## EXERCISE MATERIAL
** begin **

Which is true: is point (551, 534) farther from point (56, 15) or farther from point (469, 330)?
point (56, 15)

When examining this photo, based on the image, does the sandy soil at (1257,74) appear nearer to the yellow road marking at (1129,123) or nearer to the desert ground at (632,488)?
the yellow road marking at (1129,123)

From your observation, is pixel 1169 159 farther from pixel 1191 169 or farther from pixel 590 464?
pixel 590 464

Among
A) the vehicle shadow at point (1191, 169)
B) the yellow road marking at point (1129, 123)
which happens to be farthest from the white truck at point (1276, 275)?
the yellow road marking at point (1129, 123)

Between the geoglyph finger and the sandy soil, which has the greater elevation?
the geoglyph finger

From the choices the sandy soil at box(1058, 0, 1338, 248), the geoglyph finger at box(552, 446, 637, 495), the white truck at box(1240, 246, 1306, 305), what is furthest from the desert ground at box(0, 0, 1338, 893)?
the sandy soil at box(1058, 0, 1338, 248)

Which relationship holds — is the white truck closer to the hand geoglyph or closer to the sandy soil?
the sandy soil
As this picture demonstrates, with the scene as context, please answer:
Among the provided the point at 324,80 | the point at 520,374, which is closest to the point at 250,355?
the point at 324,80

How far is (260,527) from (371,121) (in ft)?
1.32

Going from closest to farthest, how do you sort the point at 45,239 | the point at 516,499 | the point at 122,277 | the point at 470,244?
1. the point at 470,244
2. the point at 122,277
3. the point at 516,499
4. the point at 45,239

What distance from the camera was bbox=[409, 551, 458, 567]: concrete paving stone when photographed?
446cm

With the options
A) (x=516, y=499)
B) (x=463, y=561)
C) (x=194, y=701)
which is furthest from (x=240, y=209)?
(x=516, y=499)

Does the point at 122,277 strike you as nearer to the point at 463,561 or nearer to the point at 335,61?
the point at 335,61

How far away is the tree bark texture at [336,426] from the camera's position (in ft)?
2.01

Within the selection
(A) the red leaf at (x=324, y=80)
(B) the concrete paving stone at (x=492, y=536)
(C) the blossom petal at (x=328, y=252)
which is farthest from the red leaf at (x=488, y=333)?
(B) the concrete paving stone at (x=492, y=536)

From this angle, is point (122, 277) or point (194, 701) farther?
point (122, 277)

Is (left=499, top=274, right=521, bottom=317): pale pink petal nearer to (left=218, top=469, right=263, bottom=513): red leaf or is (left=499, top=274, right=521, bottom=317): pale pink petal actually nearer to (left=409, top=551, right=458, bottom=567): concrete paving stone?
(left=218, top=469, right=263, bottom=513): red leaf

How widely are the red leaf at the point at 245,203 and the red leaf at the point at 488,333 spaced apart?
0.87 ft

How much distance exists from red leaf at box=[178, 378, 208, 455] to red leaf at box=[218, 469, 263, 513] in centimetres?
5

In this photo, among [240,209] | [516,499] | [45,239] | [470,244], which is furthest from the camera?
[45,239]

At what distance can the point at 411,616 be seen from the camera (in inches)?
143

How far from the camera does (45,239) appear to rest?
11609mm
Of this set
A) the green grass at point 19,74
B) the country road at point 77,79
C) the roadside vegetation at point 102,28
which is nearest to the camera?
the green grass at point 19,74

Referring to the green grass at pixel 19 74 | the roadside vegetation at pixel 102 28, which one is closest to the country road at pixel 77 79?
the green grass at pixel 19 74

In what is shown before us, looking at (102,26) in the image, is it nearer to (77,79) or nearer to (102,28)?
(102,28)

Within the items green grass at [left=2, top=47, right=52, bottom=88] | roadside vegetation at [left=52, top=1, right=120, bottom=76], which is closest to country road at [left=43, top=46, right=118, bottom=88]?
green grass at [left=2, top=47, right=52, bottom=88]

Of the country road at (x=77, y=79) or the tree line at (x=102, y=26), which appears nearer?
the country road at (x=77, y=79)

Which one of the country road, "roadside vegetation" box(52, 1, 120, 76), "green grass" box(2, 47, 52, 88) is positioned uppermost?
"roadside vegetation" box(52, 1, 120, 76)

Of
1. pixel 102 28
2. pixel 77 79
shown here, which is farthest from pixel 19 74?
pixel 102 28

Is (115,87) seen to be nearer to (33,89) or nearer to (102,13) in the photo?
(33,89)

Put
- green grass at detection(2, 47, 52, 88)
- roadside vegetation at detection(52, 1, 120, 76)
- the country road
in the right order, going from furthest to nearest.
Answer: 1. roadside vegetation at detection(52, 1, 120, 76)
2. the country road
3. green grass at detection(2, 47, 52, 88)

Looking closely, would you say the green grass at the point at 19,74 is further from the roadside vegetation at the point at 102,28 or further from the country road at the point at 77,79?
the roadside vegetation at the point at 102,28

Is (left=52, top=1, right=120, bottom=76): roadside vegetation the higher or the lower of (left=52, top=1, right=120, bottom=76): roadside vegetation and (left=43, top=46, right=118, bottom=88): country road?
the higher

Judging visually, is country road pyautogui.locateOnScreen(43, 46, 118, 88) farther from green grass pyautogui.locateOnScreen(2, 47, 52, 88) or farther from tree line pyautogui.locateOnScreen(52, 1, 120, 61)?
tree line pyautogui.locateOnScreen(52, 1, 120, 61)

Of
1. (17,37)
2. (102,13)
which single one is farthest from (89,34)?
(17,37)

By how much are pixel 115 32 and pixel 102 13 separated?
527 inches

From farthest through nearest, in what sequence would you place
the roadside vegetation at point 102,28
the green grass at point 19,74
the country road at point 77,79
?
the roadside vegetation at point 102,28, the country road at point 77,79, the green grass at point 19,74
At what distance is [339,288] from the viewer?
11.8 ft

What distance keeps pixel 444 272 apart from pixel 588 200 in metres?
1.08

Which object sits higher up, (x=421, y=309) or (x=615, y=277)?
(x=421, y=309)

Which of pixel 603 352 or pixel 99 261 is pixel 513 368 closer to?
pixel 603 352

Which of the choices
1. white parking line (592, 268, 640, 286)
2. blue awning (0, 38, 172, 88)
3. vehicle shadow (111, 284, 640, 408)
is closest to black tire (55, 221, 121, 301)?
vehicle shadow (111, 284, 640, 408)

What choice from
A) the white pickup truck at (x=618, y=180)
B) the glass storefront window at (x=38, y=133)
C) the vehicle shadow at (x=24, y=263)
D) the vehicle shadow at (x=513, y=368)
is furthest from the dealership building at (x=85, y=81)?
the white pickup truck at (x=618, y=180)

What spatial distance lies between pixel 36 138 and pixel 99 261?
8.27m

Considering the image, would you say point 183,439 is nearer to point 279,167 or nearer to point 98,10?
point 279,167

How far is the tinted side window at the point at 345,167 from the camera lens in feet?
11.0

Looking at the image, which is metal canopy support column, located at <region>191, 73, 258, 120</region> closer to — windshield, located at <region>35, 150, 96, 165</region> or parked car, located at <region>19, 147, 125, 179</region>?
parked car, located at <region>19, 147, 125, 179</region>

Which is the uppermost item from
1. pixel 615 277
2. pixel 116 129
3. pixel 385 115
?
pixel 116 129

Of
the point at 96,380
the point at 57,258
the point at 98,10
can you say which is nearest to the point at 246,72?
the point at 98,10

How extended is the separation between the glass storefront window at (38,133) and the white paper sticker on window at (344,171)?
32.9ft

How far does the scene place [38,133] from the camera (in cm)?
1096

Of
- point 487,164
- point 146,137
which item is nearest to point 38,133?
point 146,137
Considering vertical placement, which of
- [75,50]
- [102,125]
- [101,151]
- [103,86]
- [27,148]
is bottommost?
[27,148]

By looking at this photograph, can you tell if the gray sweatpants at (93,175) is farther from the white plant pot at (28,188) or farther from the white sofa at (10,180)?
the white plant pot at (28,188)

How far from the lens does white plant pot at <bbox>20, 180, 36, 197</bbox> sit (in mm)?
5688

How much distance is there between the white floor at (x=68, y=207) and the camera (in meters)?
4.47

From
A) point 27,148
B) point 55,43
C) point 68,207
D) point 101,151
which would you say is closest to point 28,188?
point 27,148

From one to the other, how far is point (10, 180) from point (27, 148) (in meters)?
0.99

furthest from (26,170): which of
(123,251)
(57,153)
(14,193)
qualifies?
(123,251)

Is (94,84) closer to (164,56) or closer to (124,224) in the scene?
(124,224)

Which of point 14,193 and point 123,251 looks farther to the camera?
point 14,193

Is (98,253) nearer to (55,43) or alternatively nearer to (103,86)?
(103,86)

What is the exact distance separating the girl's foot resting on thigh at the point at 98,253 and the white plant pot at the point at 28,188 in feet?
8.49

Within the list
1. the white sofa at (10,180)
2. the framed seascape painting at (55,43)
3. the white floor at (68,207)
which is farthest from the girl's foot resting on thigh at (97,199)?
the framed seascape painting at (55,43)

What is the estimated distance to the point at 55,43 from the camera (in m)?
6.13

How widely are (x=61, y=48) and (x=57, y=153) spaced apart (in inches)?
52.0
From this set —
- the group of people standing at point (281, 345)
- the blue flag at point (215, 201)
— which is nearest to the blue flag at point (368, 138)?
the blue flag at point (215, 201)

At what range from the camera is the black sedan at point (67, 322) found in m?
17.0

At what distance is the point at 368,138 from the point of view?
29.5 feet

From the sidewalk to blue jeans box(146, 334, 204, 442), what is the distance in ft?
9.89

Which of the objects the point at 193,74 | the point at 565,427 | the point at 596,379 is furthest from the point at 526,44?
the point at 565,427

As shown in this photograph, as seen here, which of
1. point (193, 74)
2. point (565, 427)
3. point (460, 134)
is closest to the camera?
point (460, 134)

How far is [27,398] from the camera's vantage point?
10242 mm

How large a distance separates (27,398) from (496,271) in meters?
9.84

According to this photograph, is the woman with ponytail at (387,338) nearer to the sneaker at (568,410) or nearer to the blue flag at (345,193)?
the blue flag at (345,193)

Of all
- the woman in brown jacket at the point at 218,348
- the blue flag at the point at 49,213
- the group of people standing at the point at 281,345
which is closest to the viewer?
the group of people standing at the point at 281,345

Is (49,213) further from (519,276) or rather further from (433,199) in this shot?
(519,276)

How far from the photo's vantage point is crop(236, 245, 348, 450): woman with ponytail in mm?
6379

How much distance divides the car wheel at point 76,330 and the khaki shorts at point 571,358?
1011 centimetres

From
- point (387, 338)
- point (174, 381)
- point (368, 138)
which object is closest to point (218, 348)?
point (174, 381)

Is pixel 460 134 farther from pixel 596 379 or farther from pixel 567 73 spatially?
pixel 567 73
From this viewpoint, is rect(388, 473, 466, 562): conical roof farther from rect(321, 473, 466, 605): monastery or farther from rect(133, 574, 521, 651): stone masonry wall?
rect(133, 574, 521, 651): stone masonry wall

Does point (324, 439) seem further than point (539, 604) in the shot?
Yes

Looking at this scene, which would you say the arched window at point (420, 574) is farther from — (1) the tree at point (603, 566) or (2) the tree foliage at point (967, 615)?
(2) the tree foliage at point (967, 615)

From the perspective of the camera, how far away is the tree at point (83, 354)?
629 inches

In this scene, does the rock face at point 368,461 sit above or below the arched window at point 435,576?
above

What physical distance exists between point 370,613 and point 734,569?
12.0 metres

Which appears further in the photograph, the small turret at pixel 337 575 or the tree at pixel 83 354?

** end **

## WHAT THIS TASK INVOLVES
Write out again, unchanged, every line from the line containing "Is pixel 460" to the final line of the material above.

## TASK RESULT
Is pixel 460 134 farther from pixel 596 379 or farther from pixel 567 73 spatially?
pixel 567 73
From this viewpoint, is rect(388, 473, 466, 562): conical roof farther from rect(321, 473, 466, 605): monastery or farther from rect(133, 574, 521, 651): stone masonry wall?
rect(133, 574, 521, 651): stone masonry wall

Does point (324, 439) seem further than point (539, 604) in the shot?
Yes

Looking at this scene, which would you say the arched window at point (420, 574) is farther from — (1) the tree at point (603, 566) or (2) the tree foliage at point (967, 615)?
(2) the tree foliage at point (967, 615)

From the perspective of the camera, how far away is the tree at point (83, 354)?
629 inches

In this scene, does the rock face at point 368,461 sit above or below the arched window at point 435,576?
above

What physical distance exists between point 370,613 and point 734,569?
12.0 metres

Which appears further in the photograph, the small turret at pixel 337 575 or the tree at pixel 83 354?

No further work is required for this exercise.